Petista diz que não errou nas negociações, prega redução da taxa paga a empresários e nega haver mal-estar com Planalto

Entrevista com

FERNANDO GALLO, MALU DELGADO E SONIA RACY, O Estado de S.Paulo

30 Junho 2013 | 02h08

Fernando Haddad afirma que não faz cálculos políticos ao tomar decisões administrativas. Em entrevista ao Estado, na última quinta-feira, em seu gabinete, ele relatou fatos que o obrigaram a reduzir as tarifas de ônibus, como o aviso do prefeito do Rio, Eduardo Paes, de que adotaria a medida. Mas pesaram muito os informes que recebeu sobre segurança pública e os riscos de violência. Ele elogia a parceria com o governador Geraldo Alckmin, e garante não ter sido abandonado pelo PT ou pelo Palácio do Planalto. Fala abertamente que é a favor de uma taxa de retorno menor aos empresários do setor de transporte, hoje em torno de 13%.

O sr. condenou atos de violência e depois disse que não havia espaço para reduzir tarifas. Cometeu erro de avaliação política?

Divergimos em relação aos fatos. Nas duas primeiras manifestações eu estava em São Paulo, me dispus ao diálogo, a receber o movimento. Condenei os atos de violência, não condenei a manifestação. Estava disposto a recebê-los. Não fui atendido. Quem depois mudou de posição foi o movimento. Quando estava em Paris, houve pedido de audiência.

Num segundo momento, o sr. foi intransigente em relação ao pedido de redução da tarifa.

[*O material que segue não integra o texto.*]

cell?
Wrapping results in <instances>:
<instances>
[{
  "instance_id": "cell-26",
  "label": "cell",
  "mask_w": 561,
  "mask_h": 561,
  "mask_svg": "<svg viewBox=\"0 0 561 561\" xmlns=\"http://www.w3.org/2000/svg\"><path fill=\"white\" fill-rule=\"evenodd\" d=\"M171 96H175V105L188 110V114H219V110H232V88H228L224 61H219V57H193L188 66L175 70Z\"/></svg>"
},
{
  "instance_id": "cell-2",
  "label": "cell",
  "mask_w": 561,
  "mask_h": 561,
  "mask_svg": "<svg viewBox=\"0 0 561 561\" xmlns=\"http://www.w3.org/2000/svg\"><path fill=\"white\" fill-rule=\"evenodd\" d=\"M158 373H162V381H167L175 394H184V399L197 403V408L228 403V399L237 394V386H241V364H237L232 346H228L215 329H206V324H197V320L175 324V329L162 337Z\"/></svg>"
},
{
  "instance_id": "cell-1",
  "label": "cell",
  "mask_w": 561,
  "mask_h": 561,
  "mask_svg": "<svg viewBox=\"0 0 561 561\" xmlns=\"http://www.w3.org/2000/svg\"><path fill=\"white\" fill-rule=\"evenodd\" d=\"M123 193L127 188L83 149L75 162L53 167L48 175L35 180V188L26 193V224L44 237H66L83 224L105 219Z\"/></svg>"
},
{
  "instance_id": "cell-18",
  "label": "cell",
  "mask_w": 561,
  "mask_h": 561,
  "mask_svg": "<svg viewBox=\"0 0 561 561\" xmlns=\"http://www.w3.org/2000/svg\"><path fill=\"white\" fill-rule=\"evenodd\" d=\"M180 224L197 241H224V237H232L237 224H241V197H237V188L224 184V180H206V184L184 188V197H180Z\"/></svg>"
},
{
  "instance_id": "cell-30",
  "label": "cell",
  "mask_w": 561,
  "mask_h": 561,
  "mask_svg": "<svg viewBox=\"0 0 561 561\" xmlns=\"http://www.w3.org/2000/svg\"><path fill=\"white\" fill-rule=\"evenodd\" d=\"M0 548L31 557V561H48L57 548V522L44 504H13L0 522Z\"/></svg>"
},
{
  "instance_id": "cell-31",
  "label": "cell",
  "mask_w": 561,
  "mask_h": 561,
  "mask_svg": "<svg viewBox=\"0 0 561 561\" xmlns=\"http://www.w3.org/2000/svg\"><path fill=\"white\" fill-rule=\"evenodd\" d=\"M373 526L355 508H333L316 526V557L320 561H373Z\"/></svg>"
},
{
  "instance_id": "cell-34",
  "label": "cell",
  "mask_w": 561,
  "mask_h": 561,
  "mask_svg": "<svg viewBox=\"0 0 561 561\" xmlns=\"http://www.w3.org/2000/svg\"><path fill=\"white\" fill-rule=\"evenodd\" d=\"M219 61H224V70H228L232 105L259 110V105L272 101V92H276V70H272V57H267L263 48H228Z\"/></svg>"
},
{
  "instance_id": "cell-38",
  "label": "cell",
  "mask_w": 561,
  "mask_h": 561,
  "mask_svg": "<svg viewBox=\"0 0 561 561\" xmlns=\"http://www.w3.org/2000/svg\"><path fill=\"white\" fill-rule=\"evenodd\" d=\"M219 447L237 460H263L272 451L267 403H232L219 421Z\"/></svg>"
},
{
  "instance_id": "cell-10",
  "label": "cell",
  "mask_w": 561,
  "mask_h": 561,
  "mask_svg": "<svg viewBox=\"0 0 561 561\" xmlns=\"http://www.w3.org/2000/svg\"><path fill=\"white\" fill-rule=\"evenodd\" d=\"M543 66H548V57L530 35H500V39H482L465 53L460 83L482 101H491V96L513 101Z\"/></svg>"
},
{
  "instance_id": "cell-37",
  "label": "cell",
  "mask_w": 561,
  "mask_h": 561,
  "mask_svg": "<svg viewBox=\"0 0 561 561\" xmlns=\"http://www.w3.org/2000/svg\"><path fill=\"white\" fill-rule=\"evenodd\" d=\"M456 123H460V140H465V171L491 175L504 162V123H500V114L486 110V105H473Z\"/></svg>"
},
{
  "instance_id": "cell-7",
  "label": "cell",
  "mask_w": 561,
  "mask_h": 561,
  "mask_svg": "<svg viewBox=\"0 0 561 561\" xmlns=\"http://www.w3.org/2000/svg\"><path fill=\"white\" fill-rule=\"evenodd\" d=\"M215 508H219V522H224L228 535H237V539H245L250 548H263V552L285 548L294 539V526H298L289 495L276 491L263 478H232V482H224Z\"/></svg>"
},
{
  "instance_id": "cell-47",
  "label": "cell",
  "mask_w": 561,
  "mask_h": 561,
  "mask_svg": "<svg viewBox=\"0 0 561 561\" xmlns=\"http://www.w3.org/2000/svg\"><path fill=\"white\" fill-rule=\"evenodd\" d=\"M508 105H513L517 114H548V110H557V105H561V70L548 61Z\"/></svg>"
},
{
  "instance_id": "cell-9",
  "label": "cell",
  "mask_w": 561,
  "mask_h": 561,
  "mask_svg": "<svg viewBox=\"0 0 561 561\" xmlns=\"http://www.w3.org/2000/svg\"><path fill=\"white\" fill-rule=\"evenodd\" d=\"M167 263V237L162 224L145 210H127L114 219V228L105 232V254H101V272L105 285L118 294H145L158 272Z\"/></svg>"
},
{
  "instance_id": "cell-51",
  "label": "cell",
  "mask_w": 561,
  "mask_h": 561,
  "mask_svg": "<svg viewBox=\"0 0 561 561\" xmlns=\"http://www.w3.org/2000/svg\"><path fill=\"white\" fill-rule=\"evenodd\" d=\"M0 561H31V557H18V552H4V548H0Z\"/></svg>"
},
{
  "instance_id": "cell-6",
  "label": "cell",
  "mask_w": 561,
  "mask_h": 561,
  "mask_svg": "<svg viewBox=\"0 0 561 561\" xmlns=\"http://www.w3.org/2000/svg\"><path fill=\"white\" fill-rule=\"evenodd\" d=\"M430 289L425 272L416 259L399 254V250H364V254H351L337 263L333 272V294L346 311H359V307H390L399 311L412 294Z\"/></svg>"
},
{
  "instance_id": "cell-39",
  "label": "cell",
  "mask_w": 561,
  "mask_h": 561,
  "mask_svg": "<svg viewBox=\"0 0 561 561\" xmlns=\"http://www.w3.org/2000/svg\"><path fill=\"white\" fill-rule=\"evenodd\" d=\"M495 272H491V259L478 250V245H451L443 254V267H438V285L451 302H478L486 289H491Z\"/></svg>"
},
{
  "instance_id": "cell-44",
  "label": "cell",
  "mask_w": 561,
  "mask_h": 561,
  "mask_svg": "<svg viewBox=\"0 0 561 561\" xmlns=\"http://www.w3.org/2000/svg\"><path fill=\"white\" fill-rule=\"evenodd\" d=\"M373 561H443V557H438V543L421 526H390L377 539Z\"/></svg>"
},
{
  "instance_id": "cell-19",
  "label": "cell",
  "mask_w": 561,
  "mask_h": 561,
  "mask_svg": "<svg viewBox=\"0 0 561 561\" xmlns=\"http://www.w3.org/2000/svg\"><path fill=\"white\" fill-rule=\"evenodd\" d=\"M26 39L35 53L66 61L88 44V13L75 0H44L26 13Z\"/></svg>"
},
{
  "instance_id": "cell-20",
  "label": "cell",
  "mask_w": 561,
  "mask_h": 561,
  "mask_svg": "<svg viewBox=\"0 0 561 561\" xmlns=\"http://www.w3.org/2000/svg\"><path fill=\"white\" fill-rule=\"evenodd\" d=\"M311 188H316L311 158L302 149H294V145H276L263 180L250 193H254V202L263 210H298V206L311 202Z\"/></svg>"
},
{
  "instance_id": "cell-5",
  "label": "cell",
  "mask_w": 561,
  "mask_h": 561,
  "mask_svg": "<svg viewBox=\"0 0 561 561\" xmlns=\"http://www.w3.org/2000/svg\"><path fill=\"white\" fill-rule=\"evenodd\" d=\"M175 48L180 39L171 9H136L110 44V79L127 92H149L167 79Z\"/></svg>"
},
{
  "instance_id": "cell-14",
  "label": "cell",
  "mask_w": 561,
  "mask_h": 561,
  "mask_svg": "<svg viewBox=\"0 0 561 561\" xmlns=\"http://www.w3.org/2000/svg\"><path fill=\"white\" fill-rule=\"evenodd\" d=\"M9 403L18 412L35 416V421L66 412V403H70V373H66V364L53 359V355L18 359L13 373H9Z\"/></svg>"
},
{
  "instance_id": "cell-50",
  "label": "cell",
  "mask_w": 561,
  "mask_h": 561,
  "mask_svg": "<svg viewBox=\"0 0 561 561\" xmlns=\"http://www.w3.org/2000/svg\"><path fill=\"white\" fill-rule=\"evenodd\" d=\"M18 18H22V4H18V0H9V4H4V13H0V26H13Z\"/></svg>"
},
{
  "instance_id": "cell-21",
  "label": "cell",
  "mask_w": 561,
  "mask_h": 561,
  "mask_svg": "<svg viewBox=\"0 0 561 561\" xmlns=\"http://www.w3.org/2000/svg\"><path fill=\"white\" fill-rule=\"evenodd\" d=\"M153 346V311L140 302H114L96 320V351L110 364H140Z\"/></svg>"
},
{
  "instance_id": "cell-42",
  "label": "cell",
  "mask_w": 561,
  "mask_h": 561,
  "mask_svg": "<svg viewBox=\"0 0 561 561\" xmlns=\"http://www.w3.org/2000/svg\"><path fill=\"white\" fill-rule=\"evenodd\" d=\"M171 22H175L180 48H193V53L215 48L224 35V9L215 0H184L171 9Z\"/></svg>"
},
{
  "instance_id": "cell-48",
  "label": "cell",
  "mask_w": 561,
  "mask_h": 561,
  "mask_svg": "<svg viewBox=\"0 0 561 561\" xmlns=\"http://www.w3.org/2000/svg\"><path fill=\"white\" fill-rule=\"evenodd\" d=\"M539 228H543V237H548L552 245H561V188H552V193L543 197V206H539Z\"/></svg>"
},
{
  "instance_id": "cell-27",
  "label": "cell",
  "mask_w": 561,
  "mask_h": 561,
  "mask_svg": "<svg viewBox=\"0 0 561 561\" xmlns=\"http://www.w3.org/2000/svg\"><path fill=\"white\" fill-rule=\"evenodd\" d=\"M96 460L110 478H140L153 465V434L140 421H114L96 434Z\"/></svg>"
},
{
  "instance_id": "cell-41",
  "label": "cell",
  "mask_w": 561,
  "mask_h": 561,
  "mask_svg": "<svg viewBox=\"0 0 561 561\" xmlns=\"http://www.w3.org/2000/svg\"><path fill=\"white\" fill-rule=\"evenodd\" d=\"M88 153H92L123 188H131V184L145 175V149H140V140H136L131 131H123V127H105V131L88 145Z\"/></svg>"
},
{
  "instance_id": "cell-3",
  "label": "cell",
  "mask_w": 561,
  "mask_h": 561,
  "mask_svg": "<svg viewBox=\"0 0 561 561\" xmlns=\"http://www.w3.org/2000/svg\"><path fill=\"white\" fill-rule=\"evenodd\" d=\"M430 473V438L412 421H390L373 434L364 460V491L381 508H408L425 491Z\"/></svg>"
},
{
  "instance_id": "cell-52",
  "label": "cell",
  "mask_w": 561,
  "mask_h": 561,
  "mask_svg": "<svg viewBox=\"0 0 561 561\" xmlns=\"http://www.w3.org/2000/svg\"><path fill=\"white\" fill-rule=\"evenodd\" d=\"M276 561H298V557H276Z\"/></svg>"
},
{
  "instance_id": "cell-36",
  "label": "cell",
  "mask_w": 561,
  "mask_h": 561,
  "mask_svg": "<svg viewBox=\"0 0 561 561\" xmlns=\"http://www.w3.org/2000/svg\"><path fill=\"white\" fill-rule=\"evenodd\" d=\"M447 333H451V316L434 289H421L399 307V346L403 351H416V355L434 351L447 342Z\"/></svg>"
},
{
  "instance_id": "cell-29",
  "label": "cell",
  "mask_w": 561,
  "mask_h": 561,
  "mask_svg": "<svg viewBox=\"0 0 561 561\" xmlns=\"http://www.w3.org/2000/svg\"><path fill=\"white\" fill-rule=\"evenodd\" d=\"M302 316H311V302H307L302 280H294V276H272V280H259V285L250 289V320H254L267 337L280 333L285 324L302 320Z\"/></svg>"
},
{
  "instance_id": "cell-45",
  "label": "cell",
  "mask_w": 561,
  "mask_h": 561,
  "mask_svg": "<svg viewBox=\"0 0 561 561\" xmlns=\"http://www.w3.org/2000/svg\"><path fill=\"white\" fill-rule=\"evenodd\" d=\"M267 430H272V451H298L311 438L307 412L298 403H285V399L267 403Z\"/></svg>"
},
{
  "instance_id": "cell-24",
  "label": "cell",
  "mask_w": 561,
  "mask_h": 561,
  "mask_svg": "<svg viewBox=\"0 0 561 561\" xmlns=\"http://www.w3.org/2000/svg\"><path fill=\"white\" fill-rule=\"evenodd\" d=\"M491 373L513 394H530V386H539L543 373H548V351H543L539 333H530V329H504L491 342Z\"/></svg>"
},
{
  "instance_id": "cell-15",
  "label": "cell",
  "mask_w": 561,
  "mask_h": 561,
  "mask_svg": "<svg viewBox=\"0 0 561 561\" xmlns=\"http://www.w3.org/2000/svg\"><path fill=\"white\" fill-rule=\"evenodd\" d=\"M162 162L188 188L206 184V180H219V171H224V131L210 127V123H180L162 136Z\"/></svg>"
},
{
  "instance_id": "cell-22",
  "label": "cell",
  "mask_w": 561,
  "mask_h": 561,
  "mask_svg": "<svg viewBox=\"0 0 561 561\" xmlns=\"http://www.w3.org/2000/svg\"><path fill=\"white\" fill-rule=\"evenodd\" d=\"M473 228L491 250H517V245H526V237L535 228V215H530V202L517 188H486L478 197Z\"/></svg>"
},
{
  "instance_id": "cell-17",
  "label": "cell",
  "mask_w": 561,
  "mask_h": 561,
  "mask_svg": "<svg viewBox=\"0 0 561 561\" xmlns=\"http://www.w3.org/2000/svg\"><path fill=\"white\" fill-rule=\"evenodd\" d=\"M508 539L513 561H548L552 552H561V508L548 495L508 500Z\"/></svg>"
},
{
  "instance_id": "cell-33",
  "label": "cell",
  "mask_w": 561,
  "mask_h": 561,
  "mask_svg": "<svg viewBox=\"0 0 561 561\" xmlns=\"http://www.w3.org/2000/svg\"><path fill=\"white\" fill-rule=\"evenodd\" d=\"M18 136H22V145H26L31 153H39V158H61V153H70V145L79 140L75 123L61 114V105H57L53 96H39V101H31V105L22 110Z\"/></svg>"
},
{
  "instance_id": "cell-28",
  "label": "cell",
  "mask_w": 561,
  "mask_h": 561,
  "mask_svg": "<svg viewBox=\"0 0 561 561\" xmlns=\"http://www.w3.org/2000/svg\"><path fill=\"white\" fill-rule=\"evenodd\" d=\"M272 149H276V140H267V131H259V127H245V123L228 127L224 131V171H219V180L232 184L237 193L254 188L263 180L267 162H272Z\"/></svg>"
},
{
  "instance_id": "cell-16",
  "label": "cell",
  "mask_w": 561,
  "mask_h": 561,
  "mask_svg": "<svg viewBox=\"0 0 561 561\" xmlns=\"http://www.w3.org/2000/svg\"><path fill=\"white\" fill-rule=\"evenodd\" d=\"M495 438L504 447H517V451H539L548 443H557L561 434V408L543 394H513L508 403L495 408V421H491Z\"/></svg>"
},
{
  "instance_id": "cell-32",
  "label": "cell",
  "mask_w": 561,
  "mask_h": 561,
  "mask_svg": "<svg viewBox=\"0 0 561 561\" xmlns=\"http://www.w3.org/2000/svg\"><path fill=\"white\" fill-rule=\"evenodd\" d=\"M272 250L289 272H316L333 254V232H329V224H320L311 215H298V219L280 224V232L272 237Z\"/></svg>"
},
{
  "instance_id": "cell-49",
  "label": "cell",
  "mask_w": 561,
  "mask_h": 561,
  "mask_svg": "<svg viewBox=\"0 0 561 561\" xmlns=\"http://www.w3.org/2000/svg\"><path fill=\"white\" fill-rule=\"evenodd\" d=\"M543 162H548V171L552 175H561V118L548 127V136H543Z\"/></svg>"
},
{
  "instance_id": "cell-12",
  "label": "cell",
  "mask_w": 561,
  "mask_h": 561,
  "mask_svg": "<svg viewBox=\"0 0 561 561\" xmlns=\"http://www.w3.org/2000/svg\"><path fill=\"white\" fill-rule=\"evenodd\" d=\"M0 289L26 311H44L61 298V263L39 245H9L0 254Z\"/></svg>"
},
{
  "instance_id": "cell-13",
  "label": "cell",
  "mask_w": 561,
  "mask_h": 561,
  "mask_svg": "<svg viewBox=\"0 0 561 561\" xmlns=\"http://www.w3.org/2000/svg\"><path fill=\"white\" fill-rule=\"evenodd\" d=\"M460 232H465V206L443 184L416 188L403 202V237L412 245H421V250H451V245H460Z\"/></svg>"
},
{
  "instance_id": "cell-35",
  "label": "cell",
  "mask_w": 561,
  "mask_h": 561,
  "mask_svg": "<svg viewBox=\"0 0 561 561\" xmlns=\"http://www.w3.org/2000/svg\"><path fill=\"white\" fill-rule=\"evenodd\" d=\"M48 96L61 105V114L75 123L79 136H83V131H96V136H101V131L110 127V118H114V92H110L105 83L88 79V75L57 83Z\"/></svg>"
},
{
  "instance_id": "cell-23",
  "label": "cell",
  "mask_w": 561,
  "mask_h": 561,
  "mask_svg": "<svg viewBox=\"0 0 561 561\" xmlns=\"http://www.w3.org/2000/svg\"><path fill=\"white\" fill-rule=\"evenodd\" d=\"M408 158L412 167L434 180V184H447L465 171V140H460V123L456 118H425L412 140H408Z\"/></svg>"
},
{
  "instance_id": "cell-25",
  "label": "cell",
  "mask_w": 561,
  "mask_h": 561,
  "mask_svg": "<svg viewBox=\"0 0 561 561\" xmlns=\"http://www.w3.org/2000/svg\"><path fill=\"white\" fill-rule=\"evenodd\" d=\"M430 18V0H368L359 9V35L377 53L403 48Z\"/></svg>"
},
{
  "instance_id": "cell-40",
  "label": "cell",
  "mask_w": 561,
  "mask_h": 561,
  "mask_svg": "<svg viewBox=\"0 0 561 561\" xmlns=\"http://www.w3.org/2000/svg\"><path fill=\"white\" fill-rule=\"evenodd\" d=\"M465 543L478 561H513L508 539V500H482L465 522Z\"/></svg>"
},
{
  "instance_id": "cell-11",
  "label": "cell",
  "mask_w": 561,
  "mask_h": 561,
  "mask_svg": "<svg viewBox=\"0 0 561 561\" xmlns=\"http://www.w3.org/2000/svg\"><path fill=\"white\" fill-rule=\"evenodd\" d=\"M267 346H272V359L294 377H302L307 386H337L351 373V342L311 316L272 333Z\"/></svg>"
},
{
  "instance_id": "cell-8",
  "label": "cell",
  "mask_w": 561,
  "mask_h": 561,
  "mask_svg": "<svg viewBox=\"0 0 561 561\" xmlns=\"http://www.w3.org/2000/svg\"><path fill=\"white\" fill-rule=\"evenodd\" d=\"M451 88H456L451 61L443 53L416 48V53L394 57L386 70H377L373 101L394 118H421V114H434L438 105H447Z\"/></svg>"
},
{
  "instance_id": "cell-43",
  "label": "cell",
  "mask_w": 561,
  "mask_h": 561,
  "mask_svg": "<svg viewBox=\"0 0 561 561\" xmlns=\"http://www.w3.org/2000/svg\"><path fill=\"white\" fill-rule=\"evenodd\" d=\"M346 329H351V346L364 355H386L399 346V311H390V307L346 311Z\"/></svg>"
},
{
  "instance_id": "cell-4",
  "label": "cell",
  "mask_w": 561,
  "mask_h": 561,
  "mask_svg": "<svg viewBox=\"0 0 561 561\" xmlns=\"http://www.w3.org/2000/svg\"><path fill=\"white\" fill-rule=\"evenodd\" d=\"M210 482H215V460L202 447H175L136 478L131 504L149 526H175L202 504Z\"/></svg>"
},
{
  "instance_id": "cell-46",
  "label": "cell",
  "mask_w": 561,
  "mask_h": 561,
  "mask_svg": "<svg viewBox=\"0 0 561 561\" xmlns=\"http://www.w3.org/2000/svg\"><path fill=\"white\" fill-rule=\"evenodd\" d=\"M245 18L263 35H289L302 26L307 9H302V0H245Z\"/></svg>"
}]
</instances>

A pedido do governo federal adiamos para junho o aumento da tarifa, em acordo pelo qual, como contrapartida, haveria desoneração dos transportes para que o aumento da tarifa fosse bem abaixo da inflação, o que ocorreu. A inflação acumulada gira em torno de 15% e o reajuste que foi dado para R$ 3,20 é da ordem de 6%. Foi feita uma pactuação com o governo federal.

E por que o sr. recuou e decidiu revogar a tarifa?

A Prefeitura se encontra com muita dificuldade para retomar investimentos. Investe menos do que o Rio em termos per capita. Minha campanha foi baseada na retomada dos investimentos, inclusive para transporte. Foi correto dizer que isso terá consequências para as finanças municipais. Eu repetiria aquele gesto.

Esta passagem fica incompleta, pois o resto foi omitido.